Although current zero rates indicate otherwise, I still think paying off debts and saving would be the best way to recover from this downfall. It would help the recovery last for much longer than basically every election year. As we all know, the politicians will push through bills that provide that short-term 'high' for the economy, but also make the economy more dependent on those measures and/or dollar printing in the long-run.
The equity mkt has had a life of its own. Its basically controlled by a couple of big banks (just ask yourselves why Goldman came out with a huge cut in its GDP estimate only a day before that # was to come out) that make money just by trading. They help themselves by publishing very very low estimates which they know most companies can beat during earning seasons. Look at their assets ... all plummeted and continue to do so. They are not willing to lend. That should give you a good idea about where they think the economy is really headed.

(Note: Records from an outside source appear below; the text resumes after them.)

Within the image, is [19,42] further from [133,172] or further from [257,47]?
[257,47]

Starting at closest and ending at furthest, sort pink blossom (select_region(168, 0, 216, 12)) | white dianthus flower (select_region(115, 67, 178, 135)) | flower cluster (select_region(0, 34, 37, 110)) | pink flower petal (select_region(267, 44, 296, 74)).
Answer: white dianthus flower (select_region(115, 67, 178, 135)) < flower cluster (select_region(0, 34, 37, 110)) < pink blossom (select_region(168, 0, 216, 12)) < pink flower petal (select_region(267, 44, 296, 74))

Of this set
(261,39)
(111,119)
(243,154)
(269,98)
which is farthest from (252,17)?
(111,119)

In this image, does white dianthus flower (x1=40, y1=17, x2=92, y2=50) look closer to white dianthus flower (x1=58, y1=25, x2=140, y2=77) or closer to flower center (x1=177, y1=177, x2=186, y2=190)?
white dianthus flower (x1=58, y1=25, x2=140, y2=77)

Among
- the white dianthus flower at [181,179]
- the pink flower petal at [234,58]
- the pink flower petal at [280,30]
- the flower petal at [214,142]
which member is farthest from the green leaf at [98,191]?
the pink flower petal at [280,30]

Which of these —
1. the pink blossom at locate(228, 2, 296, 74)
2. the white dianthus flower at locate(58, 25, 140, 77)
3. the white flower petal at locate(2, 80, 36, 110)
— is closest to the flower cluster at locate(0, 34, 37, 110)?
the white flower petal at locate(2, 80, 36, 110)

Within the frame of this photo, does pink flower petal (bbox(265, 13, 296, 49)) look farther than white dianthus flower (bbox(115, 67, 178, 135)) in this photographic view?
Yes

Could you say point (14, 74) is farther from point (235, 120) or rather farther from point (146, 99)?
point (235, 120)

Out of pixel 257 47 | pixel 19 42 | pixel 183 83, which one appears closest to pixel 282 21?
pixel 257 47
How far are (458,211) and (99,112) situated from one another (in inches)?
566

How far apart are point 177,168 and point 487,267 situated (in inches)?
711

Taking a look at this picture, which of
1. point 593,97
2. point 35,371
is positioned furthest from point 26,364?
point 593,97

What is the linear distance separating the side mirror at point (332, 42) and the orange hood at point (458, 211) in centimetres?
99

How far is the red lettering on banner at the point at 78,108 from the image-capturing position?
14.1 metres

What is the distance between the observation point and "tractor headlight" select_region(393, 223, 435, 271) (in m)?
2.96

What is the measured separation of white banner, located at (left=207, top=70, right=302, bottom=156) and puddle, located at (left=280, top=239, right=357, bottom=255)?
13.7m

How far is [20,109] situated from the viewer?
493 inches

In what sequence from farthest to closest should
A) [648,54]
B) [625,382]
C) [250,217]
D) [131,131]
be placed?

It comes down to accepting the highly probable change(s) taking place in our economy - consumers are not willing to consume (unless the govt gives them free $, which will come back and haunt them in a few yrs) and the US GDP cannot remain strong based on 70% consumption.
Let the Chinese continue tap into their huge domestic mkt. Let them get a taste of that great "high" of consuming. And let it create an opportunity for us to finally begin producing/manufacturing again. This transition will take a while, but its the best for the US economy for the long-run. With cheaper dollar (will likely be cheaper in a couple of yrs too), let those Chinese buy our stuff. Let the cheaper dollar make the US more attractive for production not only by American companies but also foreign ones. let the true measure of the wellness of the economy be based more on production rather than consumption.

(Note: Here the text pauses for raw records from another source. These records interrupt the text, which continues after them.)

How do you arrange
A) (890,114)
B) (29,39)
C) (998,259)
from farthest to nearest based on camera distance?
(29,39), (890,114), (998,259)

Of course no one has such patience. So we will continue to go through these short-term cycles and will continue to destroy the economy from within. Sounds a bit pessimistic ... but I guess that's been my view of the economy for a long time.

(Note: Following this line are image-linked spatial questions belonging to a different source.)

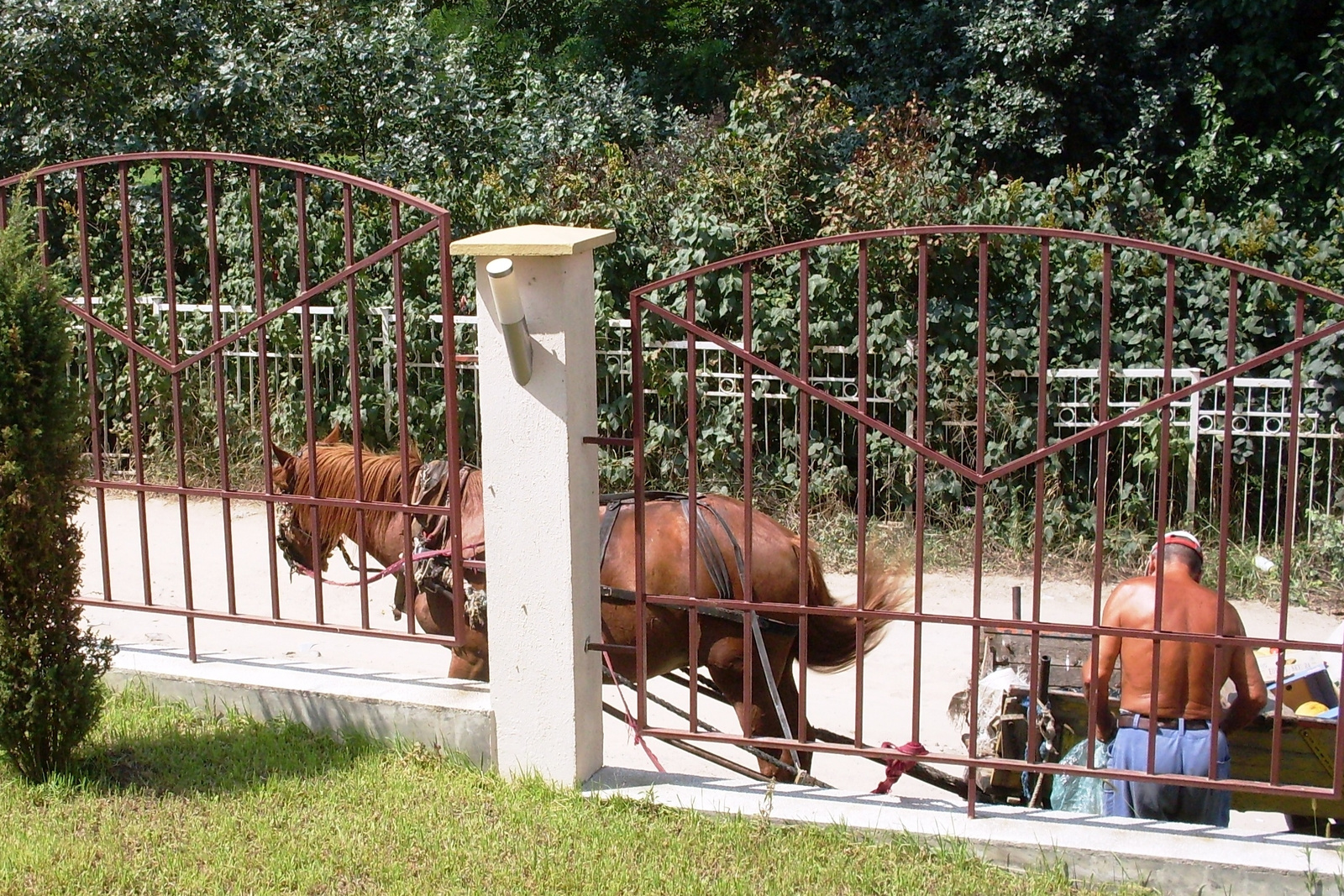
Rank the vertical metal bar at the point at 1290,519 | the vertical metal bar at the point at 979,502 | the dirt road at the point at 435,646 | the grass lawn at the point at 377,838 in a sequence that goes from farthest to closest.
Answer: the dirt road at the point at 435,646, the grass lawn at the point at 377,838, the vertical metal bar at the point at 979,502, the vertical metal bar at the point at 1290,519

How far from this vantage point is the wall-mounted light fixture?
3.87m

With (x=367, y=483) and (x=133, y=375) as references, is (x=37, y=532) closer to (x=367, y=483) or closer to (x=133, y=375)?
(x=133, y=375)

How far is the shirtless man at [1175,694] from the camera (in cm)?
434

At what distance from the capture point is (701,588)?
204 inches

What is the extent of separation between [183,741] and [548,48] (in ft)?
48.9

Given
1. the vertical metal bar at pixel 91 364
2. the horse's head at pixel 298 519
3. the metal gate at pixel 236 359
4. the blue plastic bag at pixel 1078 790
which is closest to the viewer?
the blue plastic bag at pixel 1078 790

I usually agree with you, but on this one, I'd say the banks are doing the right thing. I'd rather see bank assets (loans) decline in the short term and deposits/cash build up. The credit crisis that we experienced was unbelievable. I'd also like for consumers to save more. In addition, without much consumer demand, I'm just wondering if there is that much of so-called inventory replenishment necessary and if there's demand for credit/loans from small businesses. Just my thoughts.
On Oct 08 07:51 PM conceptwizard wrote:
> Try asking a small business owner whose bank is strangling him by
> cutting credit lines, while his inventory is dwindling, if he about
> to rehire in mass numbers.
>
> The banks are crippling American small business and the consumer
> and the Obama Admin and Congress are letting it happen. Their answer
> is to use rebates and free cars.
>
> We already lent the banks the money, with no stipulation for them
> to lend it back out.
One of the most dependable indicators of a potential turnaround in unemployment is some consistent increase in part-time/temp workers. Before even the companies that supposedly overcut HR decide to bring them back, they begin filling some positions with part-time workers. Its basically a way to hedge their hiring against the economy potentially declining again. And we haven't seen much of that. Let's see what happens when (if) the stimuli expire. I'd say not much would happen. Just my thoughts.
He's like the rest of them - adjusts his views every single day just so he can continue be viewed as a soothsayer. Lost respect for him once I realized just how often he adjusts his views about the mkt and the economy. Listening to him these days is just like listening to a POS politician.